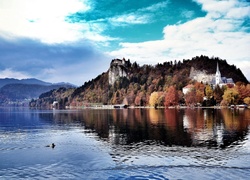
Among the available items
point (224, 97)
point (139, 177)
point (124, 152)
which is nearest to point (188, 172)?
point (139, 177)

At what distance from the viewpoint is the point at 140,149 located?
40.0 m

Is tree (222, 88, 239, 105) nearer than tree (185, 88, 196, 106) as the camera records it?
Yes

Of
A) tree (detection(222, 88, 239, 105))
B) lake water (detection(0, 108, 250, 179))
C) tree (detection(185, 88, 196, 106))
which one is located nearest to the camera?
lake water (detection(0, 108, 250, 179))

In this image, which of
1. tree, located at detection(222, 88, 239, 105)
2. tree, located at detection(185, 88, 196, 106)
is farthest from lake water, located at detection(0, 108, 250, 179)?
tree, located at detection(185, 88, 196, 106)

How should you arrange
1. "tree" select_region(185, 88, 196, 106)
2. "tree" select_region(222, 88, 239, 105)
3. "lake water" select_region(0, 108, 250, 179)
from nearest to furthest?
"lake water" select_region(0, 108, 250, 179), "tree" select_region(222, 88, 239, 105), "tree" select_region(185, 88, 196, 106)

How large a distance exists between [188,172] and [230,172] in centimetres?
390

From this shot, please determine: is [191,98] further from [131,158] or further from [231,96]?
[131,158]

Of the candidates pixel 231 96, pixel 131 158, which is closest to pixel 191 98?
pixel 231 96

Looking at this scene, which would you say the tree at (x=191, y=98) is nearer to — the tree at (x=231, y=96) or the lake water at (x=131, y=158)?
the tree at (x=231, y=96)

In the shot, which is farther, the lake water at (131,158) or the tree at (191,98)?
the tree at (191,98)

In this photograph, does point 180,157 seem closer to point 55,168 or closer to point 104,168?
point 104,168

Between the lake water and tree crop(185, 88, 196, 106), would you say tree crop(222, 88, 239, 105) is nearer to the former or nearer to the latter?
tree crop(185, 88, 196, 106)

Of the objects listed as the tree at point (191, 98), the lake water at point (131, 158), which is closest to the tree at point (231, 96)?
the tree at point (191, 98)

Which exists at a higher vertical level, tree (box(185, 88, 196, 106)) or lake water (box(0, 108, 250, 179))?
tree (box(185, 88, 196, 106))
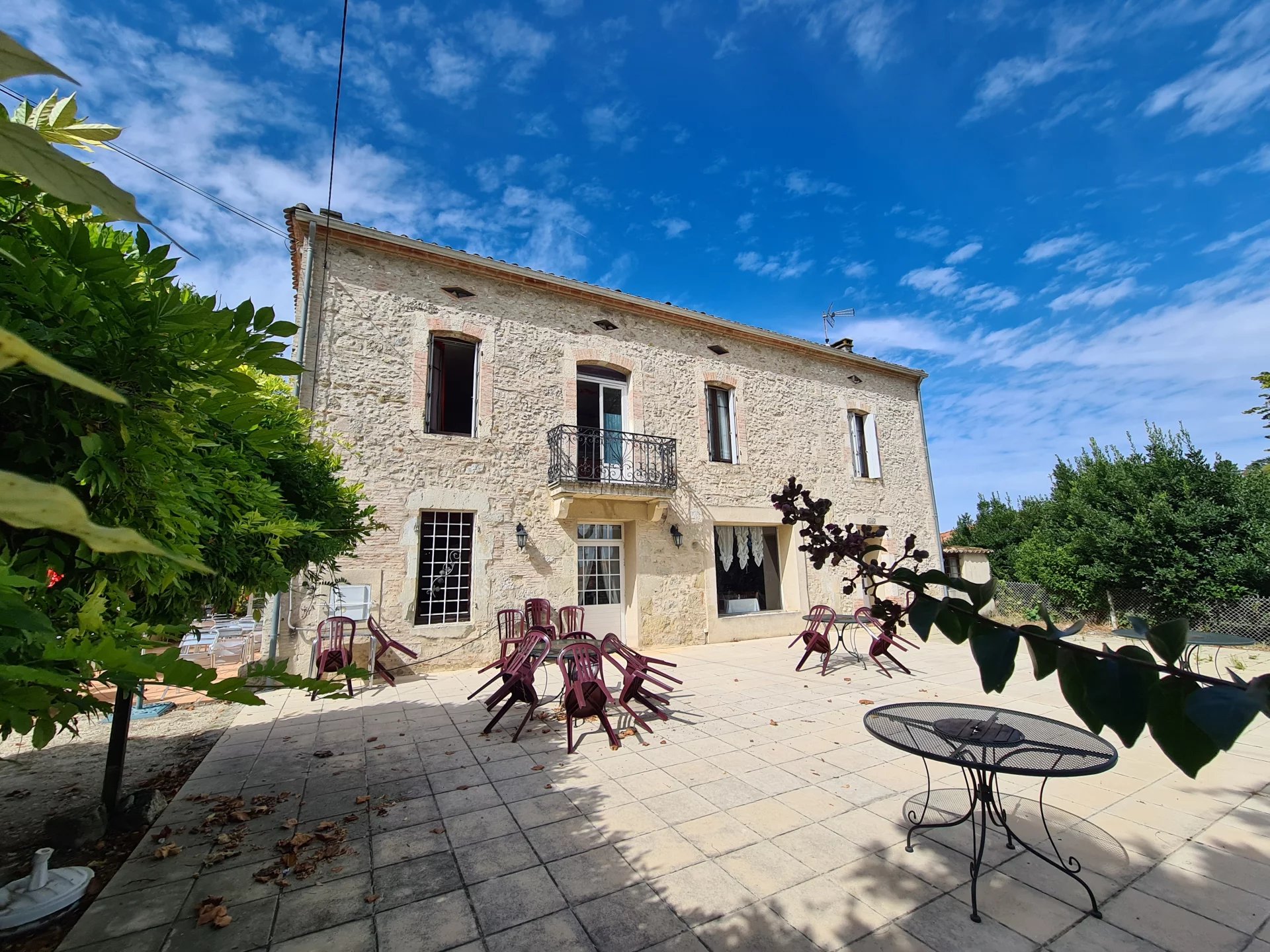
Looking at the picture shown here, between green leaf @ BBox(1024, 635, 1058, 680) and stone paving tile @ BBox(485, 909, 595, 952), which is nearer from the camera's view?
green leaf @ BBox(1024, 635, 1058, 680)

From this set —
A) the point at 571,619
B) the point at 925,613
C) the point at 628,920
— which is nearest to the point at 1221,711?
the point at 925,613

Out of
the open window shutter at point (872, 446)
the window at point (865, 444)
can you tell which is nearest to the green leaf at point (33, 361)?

=====

- _ISTRUZIONI ESERCIZIO_:
Riproduci senza modifiche il tratto che va dalla riga contenente "Of the objects" fino alla fine dei dati, estremi compresi. Nella risposta escludi le immagini.

- _RISPOSTA COMPLETA_:
Of the objects listed as the tree at point (191, 98), the lake water at point (131, 158), which is closest to the tree at point (231, 96)?
the tree at point (191, 98)

Which exists at a higher vertical level, tree (box(185, 88, 196, 106)) or lake water (box(0, 108, 250, 179))?
tree (box(185, 88, 196, 106))
Looking at the picture shown here, between green leaf @ BBox(1024, 635, 1058, 680) and stone paving tile @ BBox(485, 909, 595, 952), which is nearer from the camera's view?
green leaf @ BBox(1024, 635, 1058, 680)

From this set —
A) the point at 571,619
B) the point at 925,613
C) the point at 628,920
— which is nearest to the point at 1221,711?
the point at 925,613

Out of
the open window shutter at point (872, 446)
the window at point (865, 444)
can you tell which is nearest to the green leaf at point (33, 361)?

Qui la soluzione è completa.